La démocratie désigne un mode d’organisation sociale dans lequel le pouvoir est entre les mains de tous·tes les participant·es. L’idéal démocratique est séduisant en principe, mais en pratique il est difficile à mettre en place, surtout à grande échelle. Aujourd’hui, la plupart des nations du monde s’inscrivent dans un modèle de démocratie représentative, c’est-à-dire, un modèle où les citoyen·nes élisent des représentant·es à qui reviennent le pouvoir. Cette analyse propose la visibilisation d’un certain nombre de faiblesses dont fait preuve ce modèle à l’heure actuelle.

L’expérience d’un citoyen belge face aux limites de la démocratie représentative

Je souhaite partir d’une expérience personnelle, non pas parce qu’elle est exceptionnelle, mais au contraire parce qu’elle me semble représentative d’un vécu courant parmi de nombreux·ses citoyen·nes belges. Cette expérience interroge l’accessibilité réelle des espaces démocratiques au quotidien.
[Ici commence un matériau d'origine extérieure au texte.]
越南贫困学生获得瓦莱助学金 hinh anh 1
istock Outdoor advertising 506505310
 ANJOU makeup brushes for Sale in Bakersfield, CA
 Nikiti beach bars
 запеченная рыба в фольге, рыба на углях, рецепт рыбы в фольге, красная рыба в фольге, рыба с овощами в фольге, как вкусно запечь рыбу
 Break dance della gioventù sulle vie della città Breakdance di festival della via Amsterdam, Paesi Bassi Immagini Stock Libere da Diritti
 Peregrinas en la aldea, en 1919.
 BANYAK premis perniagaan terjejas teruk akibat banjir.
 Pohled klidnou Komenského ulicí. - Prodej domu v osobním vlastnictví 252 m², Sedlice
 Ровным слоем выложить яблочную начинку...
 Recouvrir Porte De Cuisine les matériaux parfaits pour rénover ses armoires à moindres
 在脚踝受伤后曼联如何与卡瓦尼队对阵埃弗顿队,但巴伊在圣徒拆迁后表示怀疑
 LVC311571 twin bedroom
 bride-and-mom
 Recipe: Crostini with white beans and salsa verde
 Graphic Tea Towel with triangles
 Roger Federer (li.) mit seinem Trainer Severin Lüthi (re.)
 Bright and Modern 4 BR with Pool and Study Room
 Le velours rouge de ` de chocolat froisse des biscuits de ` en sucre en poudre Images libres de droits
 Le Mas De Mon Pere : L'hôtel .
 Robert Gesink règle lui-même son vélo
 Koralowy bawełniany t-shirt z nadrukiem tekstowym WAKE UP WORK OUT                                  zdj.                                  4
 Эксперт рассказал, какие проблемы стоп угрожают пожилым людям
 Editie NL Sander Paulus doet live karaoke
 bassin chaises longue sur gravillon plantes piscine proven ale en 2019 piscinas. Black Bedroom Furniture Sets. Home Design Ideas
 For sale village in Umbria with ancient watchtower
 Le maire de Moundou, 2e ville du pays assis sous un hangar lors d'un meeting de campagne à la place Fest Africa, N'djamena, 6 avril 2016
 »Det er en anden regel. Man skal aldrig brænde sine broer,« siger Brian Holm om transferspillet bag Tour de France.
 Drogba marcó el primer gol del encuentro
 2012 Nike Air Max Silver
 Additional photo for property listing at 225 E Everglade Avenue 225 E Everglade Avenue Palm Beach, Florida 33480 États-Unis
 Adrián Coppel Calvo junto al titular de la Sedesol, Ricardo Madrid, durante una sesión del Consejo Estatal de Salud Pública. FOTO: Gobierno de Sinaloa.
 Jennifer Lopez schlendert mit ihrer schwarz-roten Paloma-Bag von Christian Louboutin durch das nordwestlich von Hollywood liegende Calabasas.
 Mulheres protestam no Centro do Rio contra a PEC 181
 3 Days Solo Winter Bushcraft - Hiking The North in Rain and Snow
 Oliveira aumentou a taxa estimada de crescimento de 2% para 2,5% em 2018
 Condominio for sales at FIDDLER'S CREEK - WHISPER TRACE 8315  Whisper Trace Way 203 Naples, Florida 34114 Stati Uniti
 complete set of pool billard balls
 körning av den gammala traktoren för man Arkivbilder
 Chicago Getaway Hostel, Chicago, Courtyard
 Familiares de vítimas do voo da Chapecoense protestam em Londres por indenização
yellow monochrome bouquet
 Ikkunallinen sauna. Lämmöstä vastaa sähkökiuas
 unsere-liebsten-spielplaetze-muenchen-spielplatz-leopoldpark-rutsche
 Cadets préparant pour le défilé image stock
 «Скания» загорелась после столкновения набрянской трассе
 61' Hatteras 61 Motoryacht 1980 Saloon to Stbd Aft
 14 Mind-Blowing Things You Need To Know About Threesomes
Le 13 octobre 2024, je participe pour la première fois aux élections communales dans ma ville de résidence. Dans l’idée d’exercer cette responsabilité citoyenne de manière éclairée, une préparation en amont s’imposait. Malheureusement, dès les premières recherches, il s’avère que les noms figurant sur les listes de candidat·es me sont pratiquement tous inconnus. Cela soulève une première question : comment faire un choix pertinent sans connaître les personnes qui sont en lice ?

Les recherches se poursuivent sur Internet. Certaines listes sans étiquette politique disposent d’une page Facebook, d’autres n’ont aucune présence en ligne. L’attention se porte alors naturellement sur les listes liées aux plus grands partis politiques. Très vite, un sentiment de flou s’installe : au lieu de découvrir des individus et des engagements concrets, l’on trouve des slogans percutants et des positions générales sur les grandes problématiques sociétales, parfois déconnectées des réalités locales.

Le débat de la RTBF entre les président·es des principaux partis wallons suscite rejet et adhésion, sans m’aider à opérer un choix. Le débat semblait davantage refléter la polarisation nationale plutôt que permettre une véritable appropriation citoyenne du scrutin à venir.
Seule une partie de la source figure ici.